Would be great to hear your experiences!

Post: Leverage NOT ideal?! Is it?

Maarten GoossensPosted
  • Bogota, Dc
  • Posts 6
  • Votes 1

@Dave Mills The principle is that you make use of the margin between the income and the costs (including debt service), which, adding multiple properties, will exceed the return you would get from a single property with no debt. This allows you to scale your business faster than if you were acquiring properties without debt.

Post: What were you doing in the 1980s?

Maarten GoossensPosted
  • Bogota, Dc
  • Posts 6
  • Votes 1

Just wondering... What was REI like in the 1980s when mortgage interest rates used to be well over 10%?

Hi @Mike Lambert, actually I'm from Holland originally. You're right about the 1% cap... although finding properties that do 12% py aren't easy to find. My remark about inflation was that monthly installments do not increase nominally so real cost of borrowing diminishes over time and cash flow increases. But at the same time ROE would fall... Short term is allowed unless a majority of owners in a building decides otherwise. And in Bogotá it seems to me that rates and occupation are relatively low so it is my impression that only few people make much more on airbnb than they would on permanent rentals.

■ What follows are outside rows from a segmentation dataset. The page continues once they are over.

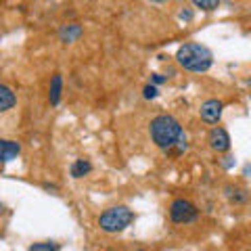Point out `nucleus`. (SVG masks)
<instances>
[{
  "label": "nucleus",
  "instance_id": "obj_1",
  "mask_svg": "<svg viewBox=\"0 0 251 251\" xmlns=\"http://www.w3.org/2000/svg\"><path fill=\"white\" fill-rule=\"evenodd\" d=\"M149 132H151V138L155 147H159L161 151L170 153L172 149L176 147L180 134H182V126H180V122L176 120L174 115H157L151 120V126H149Z\"/></svg>",
  "mask_w": 251,
  "mask_h": 251
},
{
  "label": "nucleus",
  "instance_id": "obj_2",
  "mask_svg": "<svg viewBox=\"0 0 251 251\" xmlns=\"http://www.w3.org/2000/svg\"><path fill=\"white\" fill-rule=\"evenodd\" d=\"M176 61H178L180 67L186 69V72L203 74L214 65V52L199 42H188V44H182L178 49Z\"/></svg>",
  "mask_w": 251,
  "mask_h": 251
},
{
  "label": "nucleus",
  "instance_id": "obj_3",
  "mask_svg": "<svg viewBox=\"0 0 251 251\" xmlns=\"http://www.w3.org/2000/svg\"><path fill=\"white\" fill-rule=\"evenodd\" d=\"M132 222H134V211H132L130 207H126V205L109 207L107 211H103V214L99 216V226H100V230L111 232V234L126 230Z\"/></svg>",
  "mask_w": 251,
  "mask_h": 251
},
{
  "label": "nucleus",
  "instance_id": "obj_4",
  "mask_svg": "<svg viewBox=\"0 0 251 251\" xmlns=\"http://www.w3.org/2000/svg\"><path fill=\"white\" fill-rule=\"evenodd\" d=\"M170 218L174 224H191L199 218V209L188 199H174L170 205Z\"/></svg>",
  "mask_w": 251,
  "mask_h": 251
},
{
  "label": "nucleus",
  "instance_id": "obj_5",
  "mask_svg": "<svg viewBox=\"0 0 251 251\" xmlns=\"http://www.w3.org/2000/svg\"><path fill=\"white\" fill-rule=\"evenodd\" d=\"M222 109H224L222 100H218V99H207L205 103L201 105L199 115H201V120L205 122V124L214 126V124L220 122V117H222Z\"/></svg>",
  "mask_w": 251,
  "mask_h": 251
},
{
  "label": "nucleus",
  "instance_id": "obj_6",
  "mask_svg": "<svg viewBox=\"0 0 251 251\" xmlns=\"http://www.w3.org/2000/svg\"><path fill=\"white\" fill-rule=\"evenodd\" d=\"M207 143H209V147H211V151H216V153H226V151L230 149V136H228V132H226L224 128L216 126V128L209 130Z\"/></svg>",
  "mask_w": 251,
  "mask_h": 251
},
{
  "label": "nucleus",
  "instance_id": "obj_7",
  "mask_svg": "<svg viewBox=\"0 0 251 251\" xmlns=\"http://www.w3.org/2000/svg\"><path fill=\"white\" fill-rule=\"evenodd\" d=\"M82 34H84L82 25H77V23H67V25H63L59 29V40L63 44H74V42L80 40Z\"/></svg>",
  "mask_w": 251,
  "mask_h": 251
},
{
  "label": "nucleus",
  "instance_id": "obj_8",
  "mask_svg": "<svg viewBox=\"0 0 251 251\" xmlns=\"http://www.w3.org/2000/svg\"><path fill=\"white\" fill-rule=\"evenodd\" d=\"M0 151H2V163L6 166L9 161L17 159V155L21 153V145L15 143V140H0Z\"/></svg>",
  "mask_w": 251,
  "mask_h": 251
},
{
  "label": "nucleus",
  "instance_id": "obj_9",
  "mask_svg": "<svg viewBox=\"0 0 251 251\" xmlns=\"http://www.w3.org/2000/svg\"><path fill=\"white\" fill-rule=\"evenodd\" d=\"M15 105H17V97H15V92L6 84H2L0 86V111L6 113V111H11Z\"/></svg>",
  "mask_w": 251,
  "mask_h": 251
},
{
  "label": "nucleus",
  "instance_id": "obj_10",
  "mask_svg": "<svg viewBox=\"0 0 251 251\" xmlns=\"http://www.w3.org/2000/svg\"><path fill=\"white\" fill-rule=\"evenodd\" d=\"M61 92H63V75L54 74L50 80V90H49V100L52 107H57L61 103Z\"/></svg>",
  "mask_w": 251,
  "mask_h": 251
},
{
  "label": "nucleus",
  "instance_id": "obj_11",
  "mask_svg": "<svg viewBox=\"0 0 251 251\" xmlns=\"http://www.w3.org/2000/svg\"><path fill=\"white\" fill-rule=\"evenodd\" d=\"M224 193H226V197H228V201L234 203V205H243V203H247V199H249V193L245 188H239V186H232V184L226 186Z\"/></svg>",
  "mask_w": 251,
  "mask_h": 251
},
{
  "label": "nucleus",
  "instance_id": "obj_12",
  "mask_svg": "<svg viewBox=\"0 0 251 251\" xmlns=\"http://www.w3.org/2000/svg\"><path fill=\"white\" fill-rule=\"evenodd\" d=\"M69 172H72V178H84L92 172V163L88 159H75L72 163V170Z\"/></svg>",
  "mask_w": 251,
  "mask_h": 251
},
{
  "label": "nucleus",
  "instance_id": "obj_13",
  "mask_svg": "<svg viewBox=\"0 0 251 251\" xmlns=\"http://www.w3.org/2000/svg\"><path fill=\"white\" fill-rule=\"evenodd\" d=\"M191 2L197 6V9H201V11H207V13H211V11H216L218 6H220V0H191Z\"/></svg>",
  "mask_w": 251,
  "mask_h": 251
},
{
  "label": "nucleus",
  "instance_id": "obj_14",
  "mask_svg": "<svg viewBox=\"0 0 251 251\" xmlns=\"http://www.w3.org/2000/svg\"><path fill=\"white\" fill-rule=\"evenodd\" d=\"M59 243H52V241H46V243H34L27 251H59Z\"/></svg>",
  "mask_w": 251,
  "mask_h": 251
},
{
  "label": "nucleus",
  "instance_id": "obj_15",
  "mask_svg": "<svg viewBox=\"0 0 251 251\" xmlns=\"http://www.w3.org/2000/svg\"><path fill=\"white\" fill-rule=\"evenodd\" d=\"M157 94H159V90H157V86H153V84H147V86H145L143 97H145L147 100H153V99H157Z\"/></svg>",
  "mask_w": 251,
  "mask_h": 251
},
{
  "label": "nucleus",
  "instance_id": "obj_16",
  "mask_svg": "<svg viewBox=\"0 0 251 251\" xmlns=\"http://www.w3.org/2000/svg\"><path fill=\"white\" fill-rule=\"evenodd\" d=\"M166 80H168V77L161 75V74H153V75H151V84H153V86H159V84H163Z\"/></svg>",
  "mask_w": 251,
  "mask_h": 251
},
{
  "label": "nucleus",
  "instance_id": "obj_17",
  "mask_svg": "<svg viewBox=\"0 0 251 251\" xmlns=\"http://www.w3.org/2000/svg\"><path fill=\"white\" fill-rule=\"evenodd\" d=\"M180 19L191 21V19H193V13H191V11H182V13H180Z\"/></svg>",
  "mask_w": 251,
  "mask_h": 251
},
{
  "label": "nucleus",
  "instance_id": "obj_18",
  "mask_svg": "<svg viewBox=\"0 0 251 251\" xmlns=\"http://www.w3.org/2000/svg\"><path fill=\"white\" fill-rule=\"evenodd\" d=\"M222 166H224V168H230V166H232V157H224Z\"/></svg>",
  "mask_w": 251,
  "mask_h": 251
},
{
  "label": "nucleus",
  "instance_id": "obj_19",
  "mask_svg": "<svg viewBox=\"0 0 251 251\" xmlns=\"http://www.w3.org/2000/svg\"><path fill=\"white\" fill-rule=\"evenodd\" d=\"M243 176H247V178H251V166H245V170H243Z\"/></svg>",
  "mask_w": 251,
  "mask_h": 251
},
{
  "label": "nucleus",
  "instance_id": "obj_20",
  "mask_svg": "<svg viewBox=\"0 0 251 251\" xmlns=\"http://www.w3.org/2000/svg\"><path fill=\"white\" fill-rule=\"evenodd\" d=\"M149 2H155V4H161V2H166V0H149Z\"/></svg>",
  "mask_w": 251,
  "mask_h": 251
},
{
  "label": "nucleus",
  "instance_id": "obj_21",
  "mask_svg": "<svg viewBox=\"0 0 251 251\" xmlns=\"http://www.w3.org/2000/svg\"><path fill=\"white\" fill-rule=\"evenodd\" d=\"M247 84H249V86H251V77H249V82H247Z\"/></svg>",
  "mask_w": 251,
  "mask_h": 251
},
{
  "label": "nucleus",
  "instance_id": "obj_22",
  "mask_svg": "<svg viewBox=\"0 0 251 251\" xmlns=\"http://www.w3.org/2000/svg\"><path fill=\"white\" fill-rule=\"evenodd\" d=\"M138 251H145V249H138Z\"/></svg>",
  "mask_w": 251,
  "mask_h": 251
}]
</instances>
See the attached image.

I will have to look into other strategies... maybe foreclosures or building.

What kind of opportunities are you looking at in Medellín?

Hi everyone, I have enjoyed reading BP for a while, first time poster. Looking for advice regarding my particular situation here in Colombia. Me and me wife own, other than our primary residence, two units in an apartment building. Both are producing OK income and we finished paying mortage on these units last year. We are now thinking of taking a loan on that property to invest in more units and grow a portfolio taking new loans or refi's. The thing is interest rates are very high here (11% for 20y fixed) which makes it difficult to find properties with potential cash flow. On the other hand, taxes are low and inflation is substantial (3-5%), and as rent is adjusted yearly for inflation, neutral or even negative properties should be flowing positive next year or within a couple of years. On a typical unit yearly rent yield is about 7% of value, we aim to buy with a discount and do small rehab to increase the yield, but still we would be nowhere near the numbers I have seen on many BP posts.

Do you think a buy and hold strategy makes any sense here? Or should I look for other strategies (many investors here are in building rather than owning).